El fiscal intentó retomar la línea de diálogo buscando un por qué pero el otro no lo dejó hablar demasiado.
—Mirá, nene, lo que vamos a hacer... Lo que voy a hacer, porque usted no es nada, es terminar esto porque quiero volverme a la cama a dormir hasta las diez. Se lo voy a resumir todo muy claramente, fiscal —el énfasis fue sarcástico— Las cosas son así: usted es un personaje mío, una creación, no hay modo de que hable conmigo. Póngaselo en la cabeza.
—¡Pero estoy hablando con usted, cómo puede negarlo!
—¡Ya, viejo! Usted no habla con nadie: yo hablo conmigo mismo. Aun no sé por qué me sigo dirigiendo a usted cuando debiera contárselo a los lectores pero, mire, lo más preocupante de esto no es que yo dedique casi todo un capítulo a este absurdo. Eso de por sí es poco saludable pero más es que usted suponga real aquello que no es sino una idea mía.

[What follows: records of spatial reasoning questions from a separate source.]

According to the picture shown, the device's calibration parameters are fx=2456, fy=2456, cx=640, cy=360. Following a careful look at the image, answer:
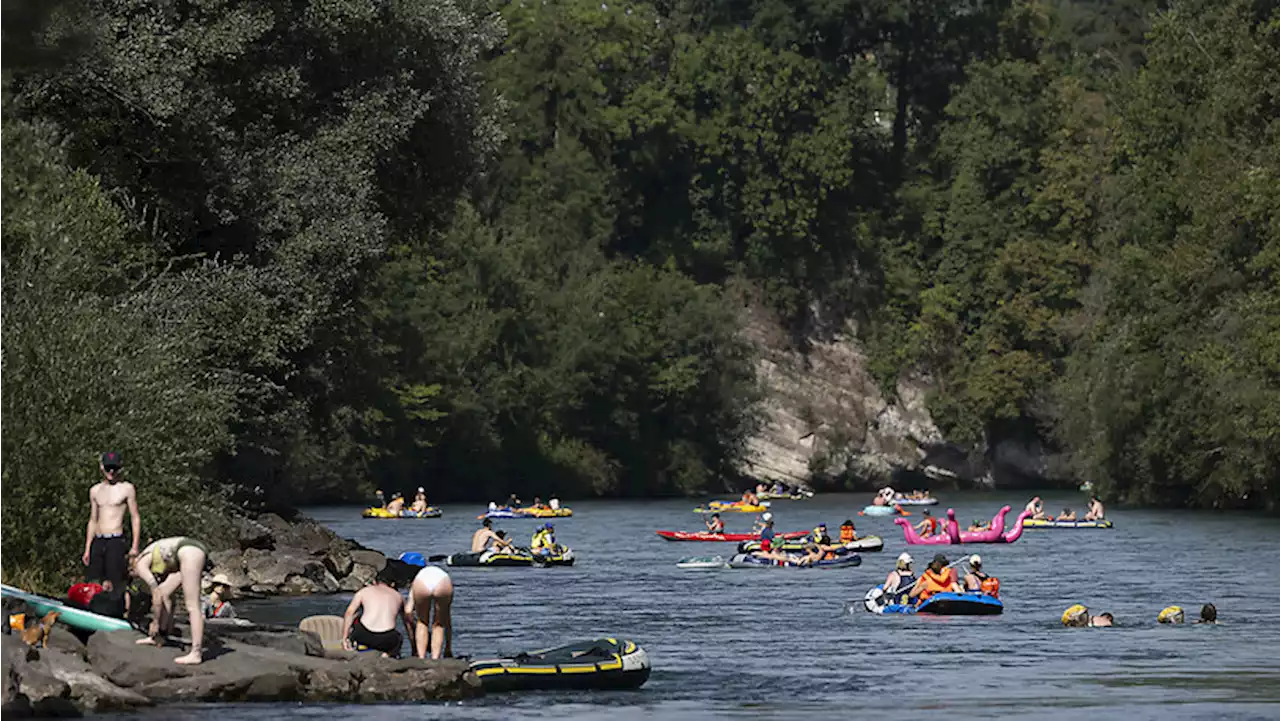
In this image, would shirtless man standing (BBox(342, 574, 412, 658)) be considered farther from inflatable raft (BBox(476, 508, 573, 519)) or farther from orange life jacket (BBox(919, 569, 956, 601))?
inflatable raft (BBox(476, 508, 573, 519))

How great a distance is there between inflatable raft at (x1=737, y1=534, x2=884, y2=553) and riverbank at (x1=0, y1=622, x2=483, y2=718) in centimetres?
3302

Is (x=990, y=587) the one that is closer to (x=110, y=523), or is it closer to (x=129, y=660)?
(x=129, y=660)

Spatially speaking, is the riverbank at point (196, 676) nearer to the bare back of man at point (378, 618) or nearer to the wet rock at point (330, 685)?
the wet rock at point (330, 685)

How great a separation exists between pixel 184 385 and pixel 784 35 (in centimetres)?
9035

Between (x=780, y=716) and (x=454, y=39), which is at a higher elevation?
(x=454, y=39)

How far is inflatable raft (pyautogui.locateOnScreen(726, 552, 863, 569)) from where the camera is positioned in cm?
6309

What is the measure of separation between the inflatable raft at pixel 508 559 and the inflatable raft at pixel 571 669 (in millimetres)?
28269

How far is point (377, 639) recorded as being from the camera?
3262 cm

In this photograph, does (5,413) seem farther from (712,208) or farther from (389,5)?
(712,208)

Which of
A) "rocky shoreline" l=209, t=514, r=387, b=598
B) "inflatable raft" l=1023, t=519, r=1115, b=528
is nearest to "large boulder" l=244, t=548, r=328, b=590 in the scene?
"rocky shoreline" l=209, t=514, r=387, b=598

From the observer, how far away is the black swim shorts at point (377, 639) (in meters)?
32.6

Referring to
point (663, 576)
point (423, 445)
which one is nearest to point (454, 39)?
point (663, 576)

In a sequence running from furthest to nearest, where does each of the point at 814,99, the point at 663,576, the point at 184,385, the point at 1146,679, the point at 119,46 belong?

Y, sí, lo sé, peor es que yo converse con personajes imaginarios.
De nada valió a Zapata argumentar su condición soberana, aducir que su voz y no la idea de su voz era la que viajaba por el teléfono y que, si aun tenía dudas, podía demostrarle su humanidad —ahora sí— inculpándolo de una infinidad de cargos por su comportamiento evasivo y ofensivo. Obstrucción a la justicia, perjurio, desacato a la autoridad, ocultamiento de pruebas, complicidad para cometer crímenes...
Pero el tipo no movió una pulgada su posición.
—Zapata, por favor, acabe. Tengo sueño. Allá es casi mediodía, aquí es madrugada. Todo se resume a esto: yo existo, usted no. O mejor: vos existís hasta que yo diga, Zapatita. O mejor aun: ni siquiera hasta que diga, porque podrías interpretarlo como amenaza —se río—. Te lo voy a decir de este modo: yo sé tu historia al detalle, pavo, y vos tenés los días contados.
—¡¿Me está amenazando de muerte?!
—No, papá, de esas cosas se encarga Casillas. Yo sólo te acabo de acortar cuatro o cinco capítulos la existencia. Chau, pichi.
***
Los números rojos del reloj digital decían 5.41 AM. Tomó dos vasos de agua para matar la sed. Antes de volver a dormirse, Zapata se prometió evitar otro atracón en La Bardemcilla.